FOX CROSSING – The sparkling new $98 million Secura insurance headquarters office building opened with fanfare in October.
Secura leaders said the 300,000-square-foot office building “was amazingly worth it” and produced a “different feeling of connectedness and culture among the staff.” The building had enough space to add another 400 employees to the workforce of 750. It has balconies with views of the countryside, solar panels, a café as big as most restaurants and a full-size gym.
The views, the cafe, the panels and the gym are still there.
The employees, for the most part, are not. Since the state’s safer at home order was lifted in May, just 15% of Secura’s employees have returned to the office on a voluntary basis.
Emergency shutdown orders issued in mid-March to reduce the spread of coronavirus drove many Wisconsin office workers out of offices and into home offices and makeshift work spaces in their dining rooms, bedrooms and basements.

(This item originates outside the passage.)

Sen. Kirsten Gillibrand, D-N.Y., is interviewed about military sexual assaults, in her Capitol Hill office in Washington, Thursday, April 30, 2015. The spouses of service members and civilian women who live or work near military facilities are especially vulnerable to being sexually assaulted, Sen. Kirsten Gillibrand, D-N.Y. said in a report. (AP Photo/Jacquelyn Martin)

The pandemic spurred an instantaneous, mass movement into remote work. Wisconsinites’ return to office spaces won’t happen so suddenly, as individual companies have to weigh less-tangible details like corporate culture and collaboration, in addition to safety measures and their employees’ comfort with the idea of returning to an office.
In some cases, workers won’t be returning at all.

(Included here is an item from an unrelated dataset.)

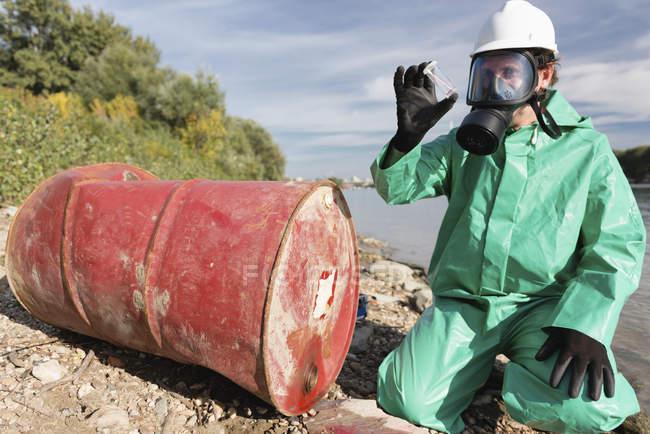 Inspecteur de contrôle de la pollution regardant l'échantillon de produit chimique fuite à côté de la rivière. — Photo de stock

Take Wisconsin Public Service. The electric and natural gas utililty’s downtown Green Bay office complex was underused and in need upgrades to remain viable. When the pandemic struck, employees’ performance working from home convinced the company the time was right to close the office permanently, Wisconsin Public Service spokesperson Matt Cullen said.
Some employees will be transferred to other offices, including a service center in Ashwaubenon, but many will continue to work remotely.
“This was a culmination of a few different factors, chief among them that our employees have clearly demonstrated they can be efficient and productive working remotely, combined with the fact our buildings downtown had not been used for some time,” Cullen said. “Recent technology investments allowed us to make this transition and provide the same service customers depend on while working remotely.”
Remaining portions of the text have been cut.